Le principe de précaution invoqué pour soulever l’inconstitutionnalité d’une loi
Par Sylvie CAYET-SEZIKEYE
Promotion 2008/2009 Avocat stagiaire
Universite VSQ- CRFPA Versailles
Posté le: 18/07/2008 0:08
Le 19 juin dernier, le Conseil Constitutionnel a rendu sa décision n°2008-564 DC concernant la loi relative aux organismes génétiquement modifiés.
Après son rejet par l’Assemblée Nationale, en deuxième lecture après déclaration d’urgence, et la convocation de la Commission mixte paritaire, le projet de loi relatif aux OGM est finalement adopté, dans les conditions prévues à l’article 45 alinéa 3 de la Constitution, par l’Assemblée Nationale le 20 mai 2008 et par le Sénat le 22 mai 2008.
Cependant, conformément à l’article 61 alinéa 2 de la Constitution, le Conseil Constitutionnel est saisi, le 26 mai par plus de 60 sénateurs et le 27 mai par plus de 60 députés, pour faire déclarer plusieurs dispositions de la loi nouvelle relative aux OGM contraires à la Constitution.
Notamment, un des griefs invoqués par les requérants serait la méconnaissance du principe de précaution : la loi précitée ne parerait pas à la réalisation d’un dommage éventuel à l’environnement et, partant, méconnaîtrait le principe de précaution imposé par l’article 5 de la Charte de l’environnement.

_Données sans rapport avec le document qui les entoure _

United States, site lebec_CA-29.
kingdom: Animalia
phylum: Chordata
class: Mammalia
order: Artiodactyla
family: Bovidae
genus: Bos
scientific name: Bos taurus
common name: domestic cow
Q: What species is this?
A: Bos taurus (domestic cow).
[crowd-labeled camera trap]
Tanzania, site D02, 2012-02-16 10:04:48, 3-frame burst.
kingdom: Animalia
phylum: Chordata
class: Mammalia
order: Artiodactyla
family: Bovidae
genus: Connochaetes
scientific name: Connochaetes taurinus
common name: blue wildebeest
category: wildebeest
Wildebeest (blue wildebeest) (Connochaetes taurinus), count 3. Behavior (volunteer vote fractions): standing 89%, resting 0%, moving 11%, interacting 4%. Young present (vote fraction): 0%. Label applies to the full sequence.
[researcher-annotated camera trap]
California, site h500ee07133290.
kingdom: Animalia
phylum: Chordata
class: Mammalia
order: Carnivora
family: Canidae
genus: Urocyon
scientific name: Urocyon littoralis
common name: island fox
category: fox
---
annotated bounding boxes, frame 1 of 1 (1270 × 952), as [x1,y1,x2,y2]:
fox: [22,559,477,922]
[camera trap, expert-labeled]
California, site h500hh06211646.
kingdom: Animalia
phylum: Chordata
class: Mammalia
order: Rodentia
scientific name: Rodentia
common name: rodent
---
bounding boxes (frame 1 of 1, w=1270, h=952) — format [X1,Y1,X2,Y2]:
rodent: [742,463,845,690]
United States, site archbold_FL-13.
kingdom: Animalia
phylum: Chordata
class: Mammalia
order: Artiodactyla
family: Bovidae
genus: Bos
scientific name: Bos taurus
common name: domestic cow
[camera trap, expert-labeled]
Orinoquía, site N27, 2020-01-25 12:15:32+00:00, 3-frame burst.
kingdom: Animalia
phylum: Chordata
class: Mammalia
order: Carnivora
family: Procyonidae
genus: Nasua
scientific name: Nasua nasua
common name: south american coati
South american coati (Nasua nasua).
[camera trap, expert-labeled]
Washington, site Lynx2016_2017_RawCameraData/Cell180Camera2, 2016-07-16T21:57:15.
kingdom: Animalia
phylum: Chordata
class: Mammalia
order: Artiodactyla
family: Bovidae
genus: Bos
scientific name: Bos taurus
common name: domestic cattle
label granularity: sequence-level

La reconnaissance du principe de précaution :
· Au niveau international, la première reconnaissance du principe de précaution remonte à la Charte Mondiale de la Nature, adoptée par l’assemblée générale des Nations Unies en 1982.
Il a ensuite été repris dans différentes conventions internationales sur la protection de l’environnement, puis la Déclaration de Rio sur l’environnement et le développement, adoptée à l’issue du Sommet de la Terre en 1992, pose dans son principe N°15 une définition du principe de précaution : « pour protéger l’environnement, des mesures de précaution doivent être largement appliquées par les Etats selon leurs capacités. En cas de risque de dommages graves ou irréversibles, l’absence de certitude scientifique absolue ne doit pas servir de prétexte pour remettre à plus tard l’adoption de mesures effectives visant à prévenir la dégradation de l’environnement. »
Il s’agit donc d’une mesure dont l’objectif est la protection de l’environnement et la prévention de sa dégradation.
En termes juridiques, cela signifie que des mesures de prévention doivent être prises le plus tôt possible face à des risques de dommage dont on ne sait pas encore s’ils sont susceptibles d’intervenir en portant gravement atteinte à l’environnement.
Ce principe a donc connu une consolidation progressive en droit international de l’environnement qui en fait un véritable principe de droit international d’une portée générale.
· Le droit communautaire donne également une place importante au principe de précaution depuis que ce principe est expressément inscrit dans le Traité CE à l’article 174-2 : « La politique de la Communauté dans le domaine de l’environnement vise un niveau de protection élevé, en tenant compte de la diversité des situations dans les différentes régions de la Communauté. Elle est fondée sur les principes de précaution et d’action préventive, sur le principe de la correction, par priorité à la source, des atteintes à l’environnement et sur le principe du pollueur-payeur… ».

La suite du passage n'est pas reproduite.